La directrice de l’EHPAD (établissement d’hébergement pour personnes âgées dépendantes) public Résidence des Loriettes, à Martigné-Ferchaud (Ille-et-Vilaine), garde toujours la porte de son bureau ouverte. « C’est important pour moi d’être accessible, d’inviter l’équipe à venir me parler », affirme Morgan Duigou, 39 ans, en poste depuis six ans. La structure qu’elle dirige compte 64 résidents pour 39,6 salariés en équivalents temps plein. « J’ai toujours aimé la gestion de groupe : impulser, donner des idées et en constater la répercussion jusqu’aux résidents. Ici, je souhaite que les professionnels aient la satisfaction d’offrir une dernière belle étape de vie aux personnes âgées. »

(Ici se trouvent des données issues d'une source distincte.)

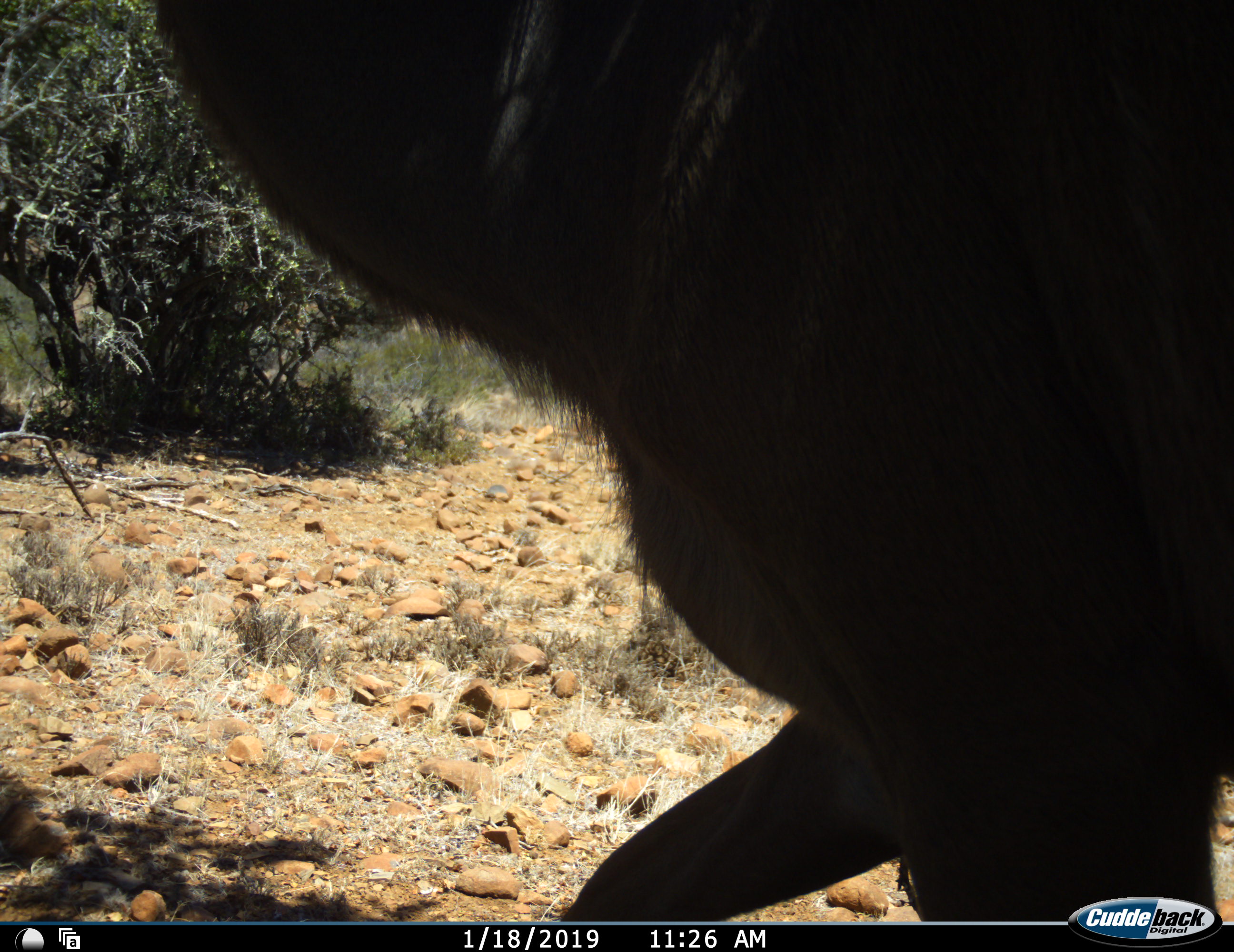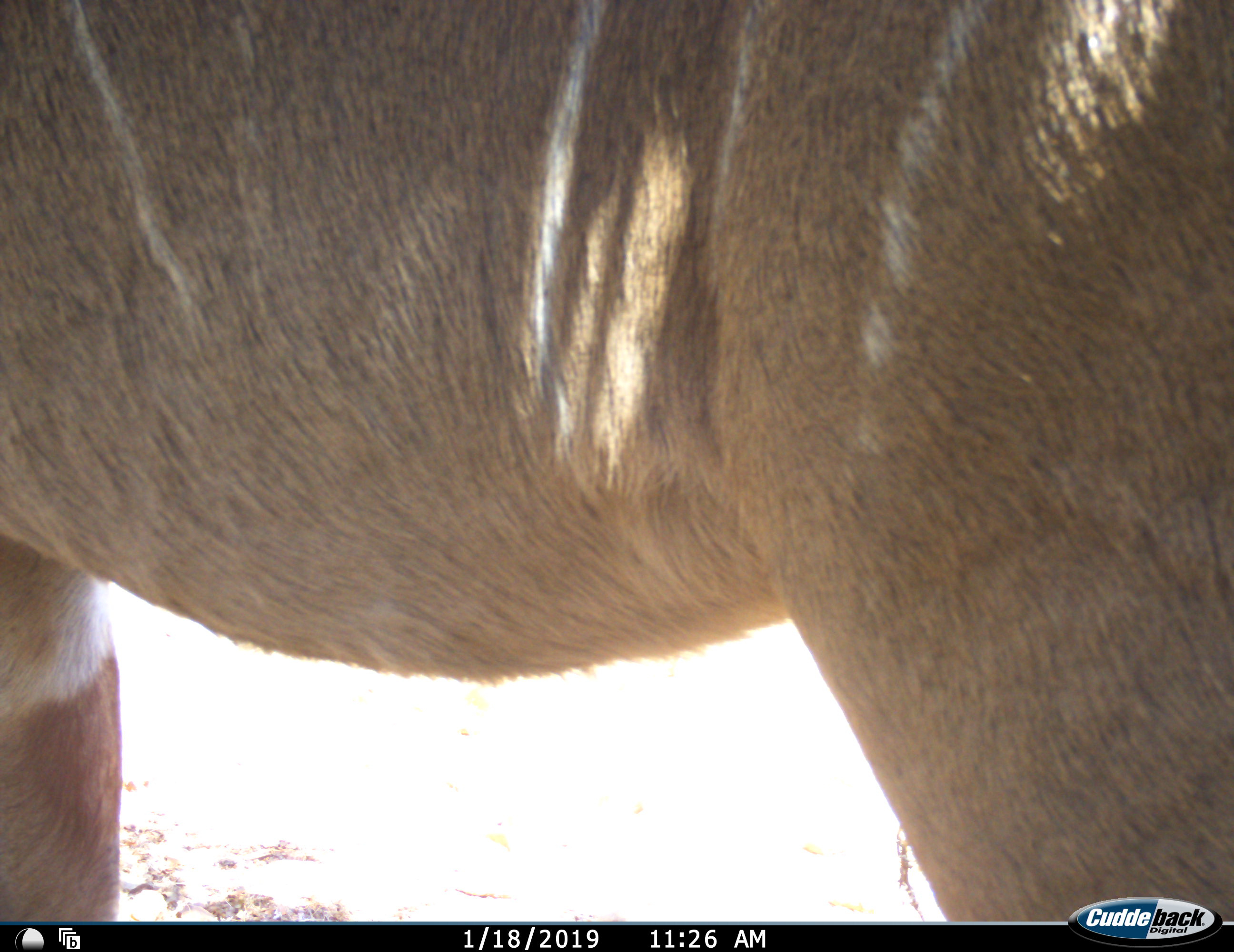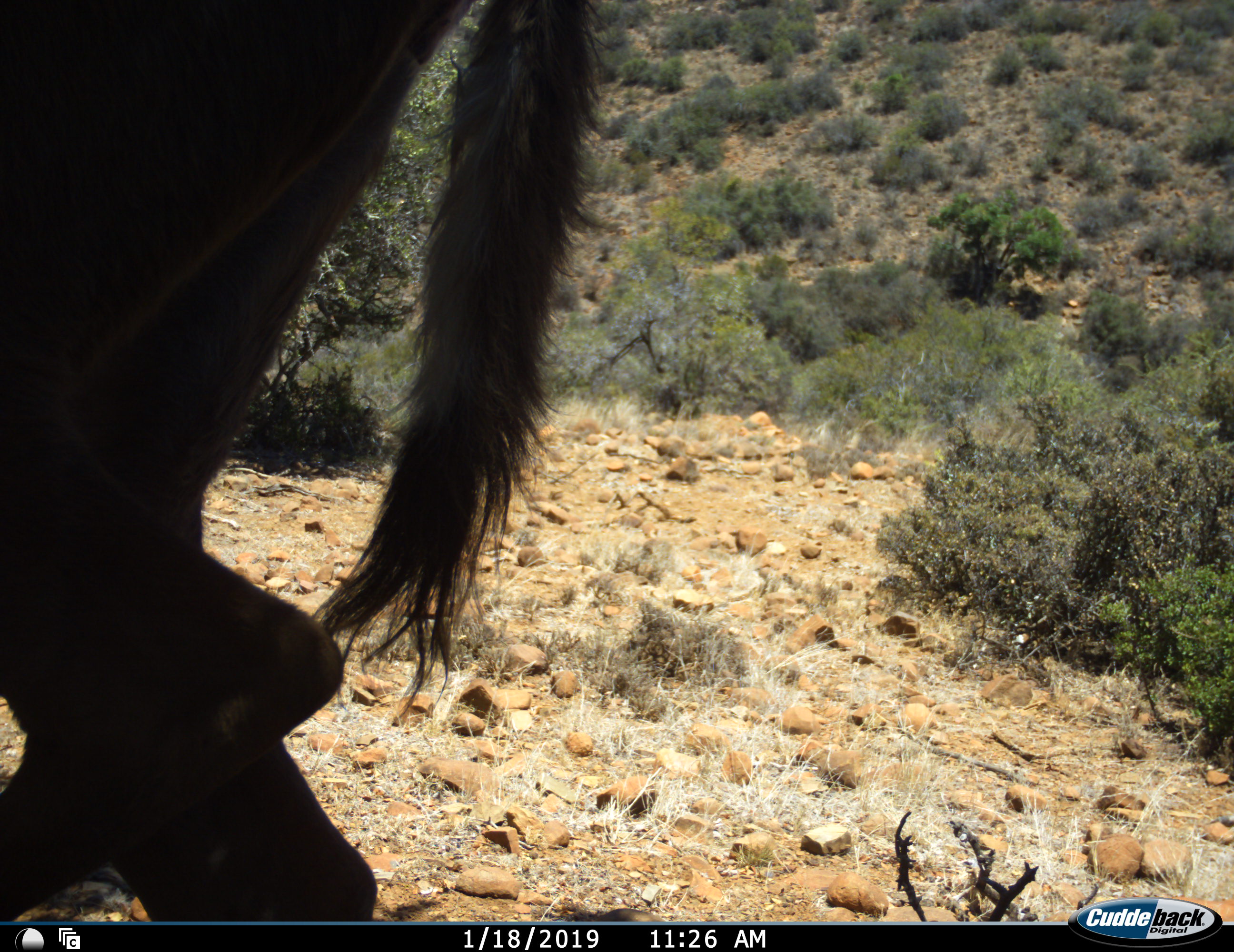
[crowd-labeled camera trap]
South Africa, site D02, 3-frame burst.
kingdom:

Un état d’esprit non sans lien avec son parcours : diplômée éducatrice spécialisée à 24 ans, elle commence à travailler auprès de l’enfance en danger. « C’était passionnant, mais dur, du fait du manque de reconnaissance comparé à l’énergie investie », explique-t-elle. Ce ressenti d’alors influence son management actuel. « J’ai du respect pour mes équipes : je sais que si elles n’obtiennent pas de reconnaissance de la société, il leur en faut de leur chef », fait-elle valoir. Elle a ainsi l’habitude de leur dire merci et d’écouter leur avis, avant de décider. D’un long séjour sur l’île de La Réunion, Morgan Duigou garde l’idée que le métissage est une force : « On a tous une identité différente. Pour que cela fonctionne dans une équipe, il faut prendre en compte qui est l’autre, et pas seulement qui l’on est soi-même. » Elle valorise aussi ses collaborateurs à l’extérieur. « Hors de question de m’en plaindre ! Aux élus et aux familles, je tiens le même discours : les professionnels de l’EHPAD ont des connaissances, des compétences et de l’expérience », insiste-t-elle.

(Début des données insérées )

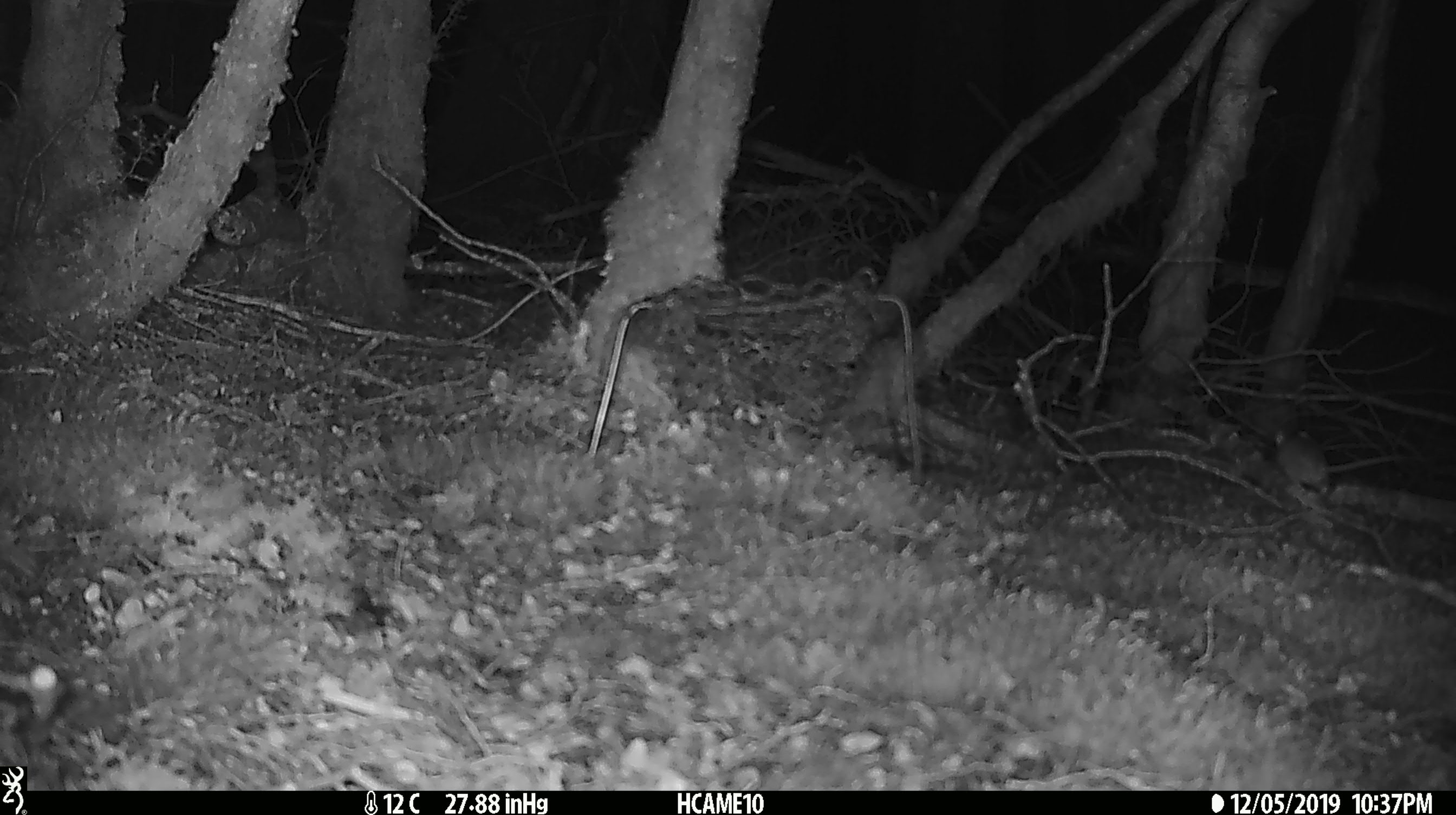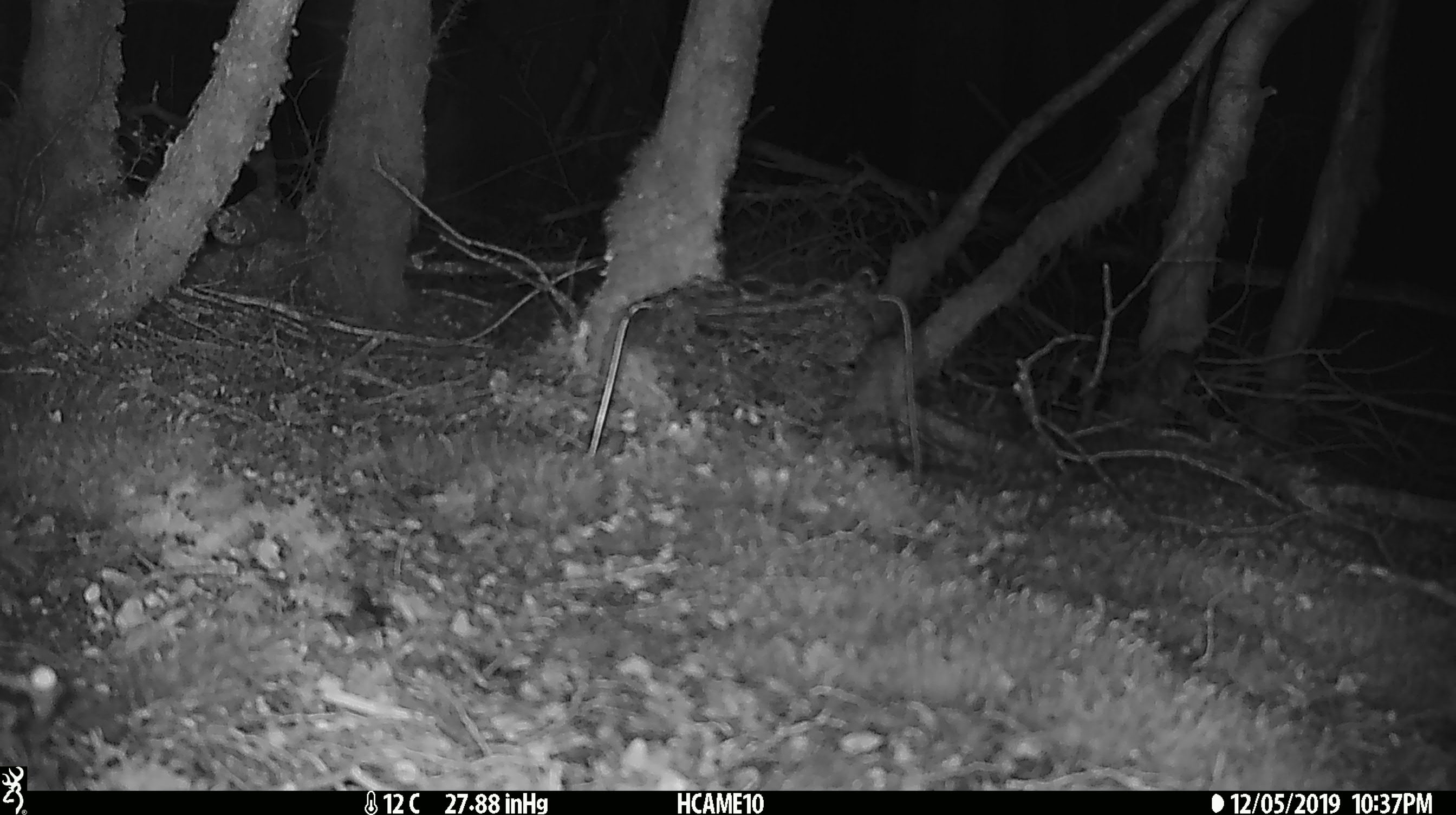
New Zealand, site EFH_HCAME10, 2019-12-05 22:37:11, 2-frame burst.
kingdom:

Son besoin de connaître chaque résident vient peut-être aussi de son passé de travailleuse sociale. « Je peux plus facilement émettre une décision sur un accompagnement ou prendre le relais de l’équipe en cas de situation difficile si je suis familière avec la personne », explique celle qui s’est tournée vers le secteur des personnes âgées au lendemain de la canicule de 2003. « Avec des moyens accrus, tout était à développer en termes de projet d’établissement. »
Morgan Duigou achève alors une licence en sciences de l’éducation : « C’est dans ma culture : une vie professionnelle est une constante évolution. Il faut toujours étudier pour acquérir de nouvelles compétences, s’enrichir. » Elle se forme ensuite pour obtenir le titre de ReOS (responsable d’établissements et organismes sociaux) auprès de l’organisme de formation Askoria. Et aujourd’hui, elle développe également une politique de formation dans son propre établissement : « Tout le monde a été formé au projet personnalisé et à l’accompagnement humaniste », pointe-t-elle. La directrice est fière, par ailleurs, que trois assistantes de soins en gérontologie aient récemment obtenu leur diplôme d’aide médico-psychologique.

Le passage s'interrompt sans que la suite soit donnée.